I come from a Turbo Dodge background(mid 80s early 90s turbo Chryslers) which have the 2.2/2.5 turbo motors, ranging from non intercooled(T1), to intercooled(T2), even DOHC Lotus/Maserati cylinder heads(T3), and VNT, or the variably nozzle turbine(T4). Yes Chrysler had it first as far as I know.
The down fall of these motors(other than the rare DOHC), is that they flow poorly. The 2.5s w/ the smaller Mitsubishi turbo(on non intercooled cars) spools stupid fast, runs a little out of "breath" but honestly, with no turbo it would be even slower.
On a Jeep I see that as an advantage. Take a smallish size turbo(not sure exactly, I would need to see some compressor maps and stuff) and make it work well from 1800-4000 rpms for a modest 6-8psi w/ alcohol or water injection(works better than intercooling, and no intercooler to get heatsoaked while crawling through rocks or get gunked up by mud). Would it give you crazy freaking HP numbers? Compared to a stock 4.0, yeah. The TORQUE is where it's at. I'd guess 360ft-lbs of torque wouldn't be too hard to do.
I would keep compression where it's at and be happy with low boost so it still works with good response when not spooled and also to not weaken the "engine braking" abilities.
One really cool thing about turbos is how they spool up harder/faster when they are under a higher load. That means if you're bogged down in something and need more wheelspeed, give it hell and the turbo will spool and go apes*** and hopefully get you through.

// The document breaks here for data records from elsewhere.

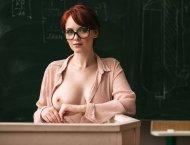 Teacher [MIC]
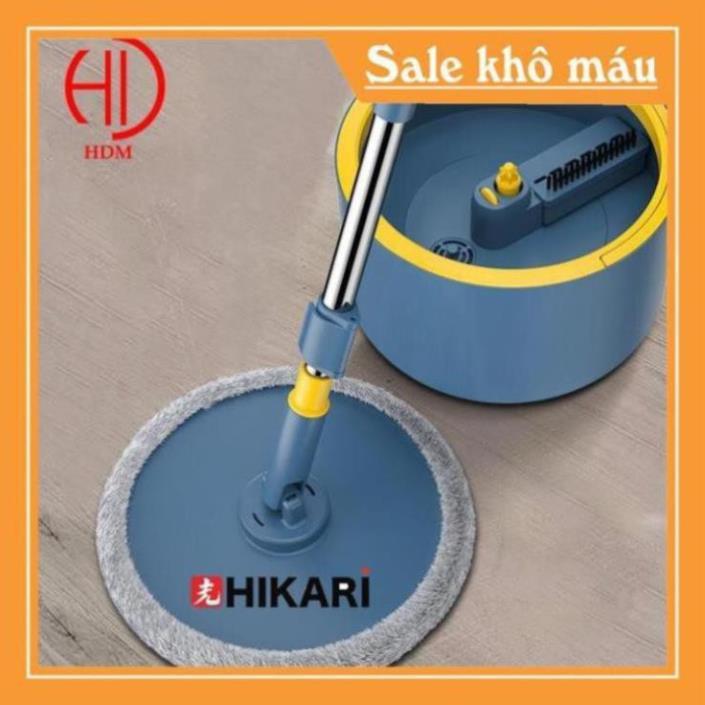 Chổi lau nhà thông minh HIKARI HR-365F công nghệ Nhật lau sạch gấp 3 lần chổi thường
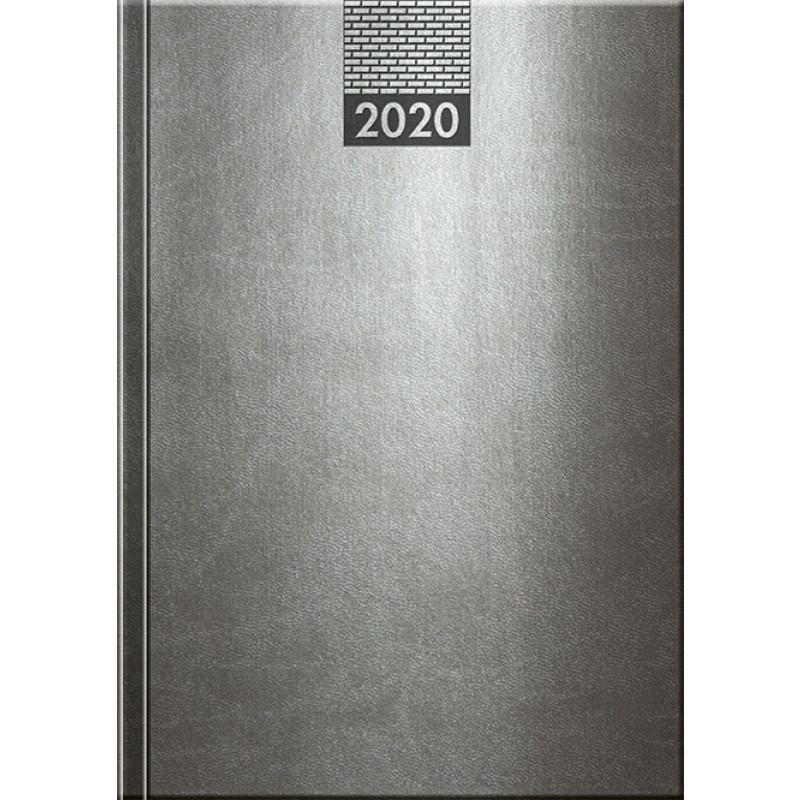 VENETIA - MANAGER diár, 17 x 24 cm, sivá, 2020
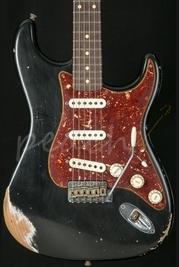 Fender Custom Shop Heavy Relic 60' Strat Black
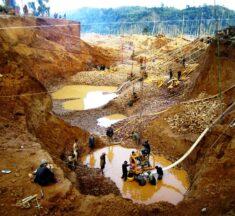 US$1 billion treasure confirmed in Guruve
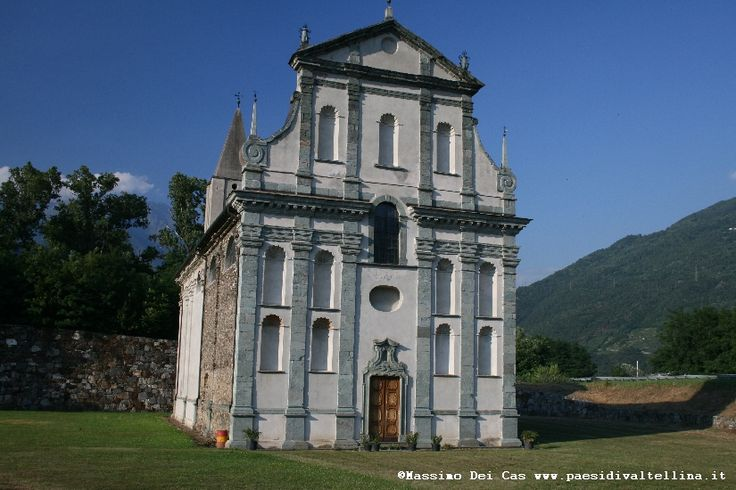 Santuario della Beata Vergine del Piano - Bianzone  #santuario #valtellina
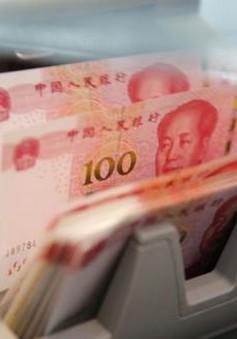 Trung Quốc tiếp tục bơm tiền vào thị trường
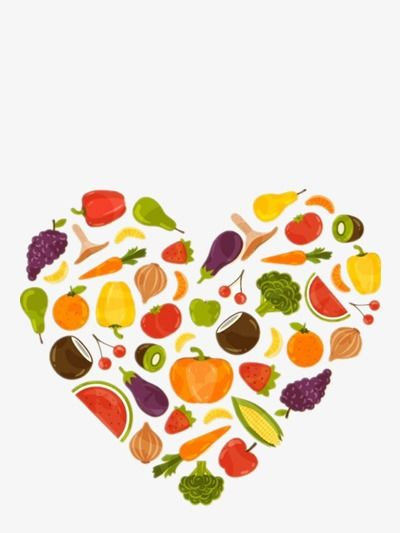 Heart Healthy Food Heart Clipart Food Clipart Vegetables Png Transparent Clipart Image And Psd File For Free Download Heart Healthy Recipes Food Clipart Heart Healthy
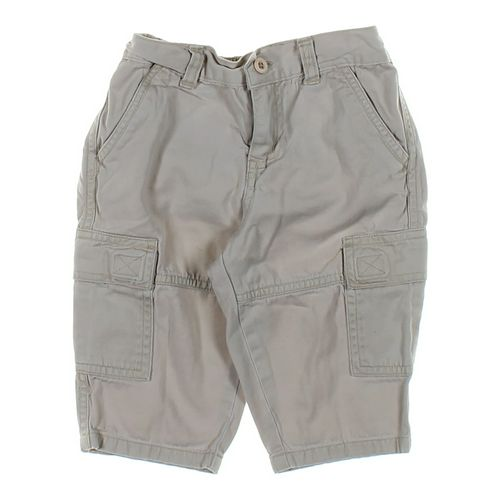 Old Navy Adorable Shorts in size 6 mo at up to 95% Off - Swap.com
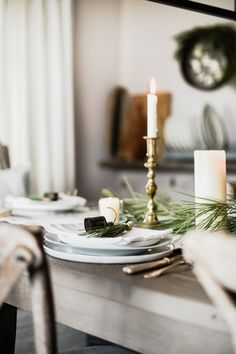 10 beautiful christmas tablescapes to inspire your holiday decorating - French Style Christmas Decorations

The only really bad thing I heard in this thread that hadn't crossed my mind was dunking it in water. Definitely something to avoid.
Something I haven't found yet is how to tune it. I would want some kind of software to tune on-board w/ a laptop and wideband sensor/reader to see what's going on w/ A/F ratio and the like. Or there's the old school ways of adding a 7th fuel injector and have a diode wired in so it starts squirting under boost or use a rising rate FPR to add 1 psi to the fuel rail for every 1 psi of boost. I'm not sure how the computer would respond to that, hopefully someone can help me out.

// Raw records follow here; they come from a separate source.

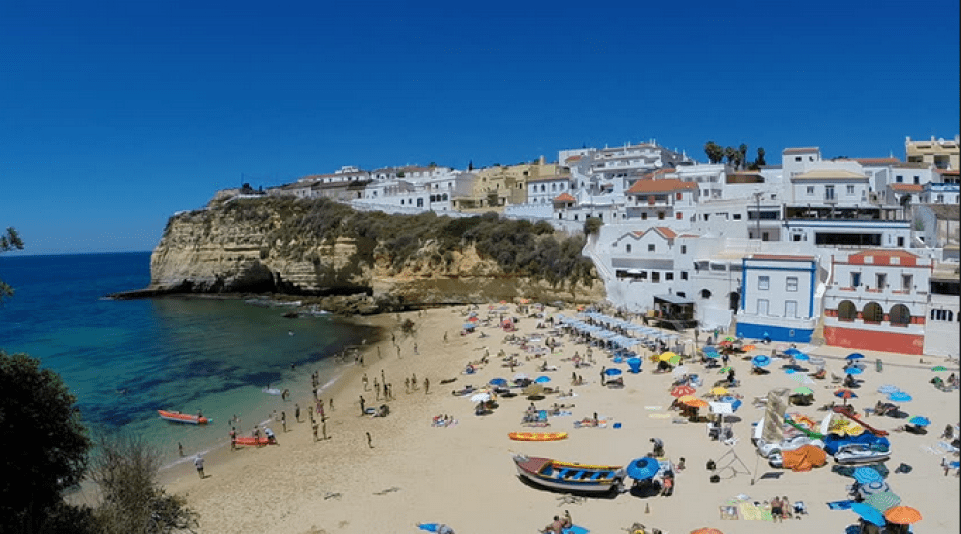 The Carvoeiro Beach View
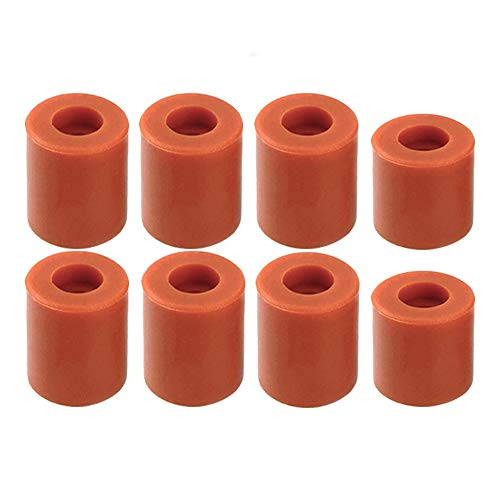 HzdaDeve Silicone Levelling Column for Creality Ender 3 Hot Bed Holders CR-10 Ender 3 Bottom Connect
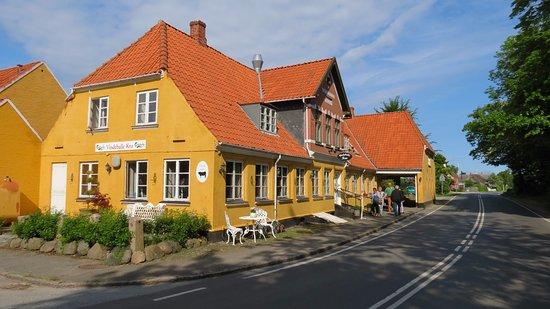 Vindeballe Kro (Ærøskøbing, Danmark) - B&B - anmeldelser - sammenligning af priser - TripAdvisor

#1 - No one really said it'd lag. The 4.0L is huge in comparison to most turbo motors. Damn sure big enough to spool a turbo at low-RPMs.
#2 - A turbo that runs out of breath on a 2.5L would do that much more quickly on a 4.0L due to the exhaust flow, etc. For example... I come from the import world of the turbo realm. 300ZX, 3000GT, etc. (We have 2 of the bastards on these cars.) Turbos that would normally add beautiful top end to a stock 3.0L 6G72, will begin to choke on a 3.5L 6G74 upgrade. Will it make the power? Sure. But eventually, they will just make heat instead of building power due to the flow restrictions. But, like you said... sized correctly, there's no reason why it wouldn't work. I'm guessing you'd be needing something in the TD05 range.

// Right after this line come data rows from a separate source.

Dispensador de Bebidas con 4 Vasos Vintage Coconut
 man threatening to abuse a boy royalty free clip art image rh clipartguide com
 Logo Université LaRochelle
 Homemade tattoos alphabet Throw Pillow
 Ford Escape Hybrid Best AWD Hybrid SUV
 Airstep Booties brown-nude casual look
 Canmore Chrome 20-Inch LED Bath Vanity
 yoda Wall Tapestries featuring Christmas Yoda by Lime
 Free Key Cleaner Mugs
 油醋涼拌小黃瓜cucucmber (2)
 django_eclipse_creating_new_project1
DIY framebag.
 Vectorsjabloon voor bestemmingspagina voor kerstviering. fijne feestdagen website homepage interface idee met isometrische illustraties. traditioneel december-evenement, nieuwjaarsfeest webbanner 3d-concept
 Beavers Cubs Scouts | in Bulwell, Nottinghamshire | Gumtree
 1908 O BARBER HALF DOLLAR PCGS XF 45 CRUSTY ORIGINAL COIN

#3 - That alky/water injection system would be a pain in the *** to keep up with constantly and the kind of environment that would be friendly to the turbo, would not have any sort of mud reaching high enough to gunk up an intercooler. Keep the sprayer, but use an intercooler. Hell, with the power level we're talking about, a small side-mount would work just fine. Again, wishful thinking would probably be around +100HP to the wheels.
As far as tuning and the whole rising boost pressures, etc. You would probably need at least one hell of a piggy-back, but I'm guessing a stand-alone would be needed to tune it like you're talking about. The stock computer has *nothing* programmed into it for controlling the FP for boost, or anything to do with boost. Add into that, bigger injectors for the application, and you would probably run into some problems as RedRock experienced.
IMO, supercharger, stroker, or engine swap. The things these vehicles are put through are not turbo friendly. It can be done, by ALL means. It just isn't a very practical idea.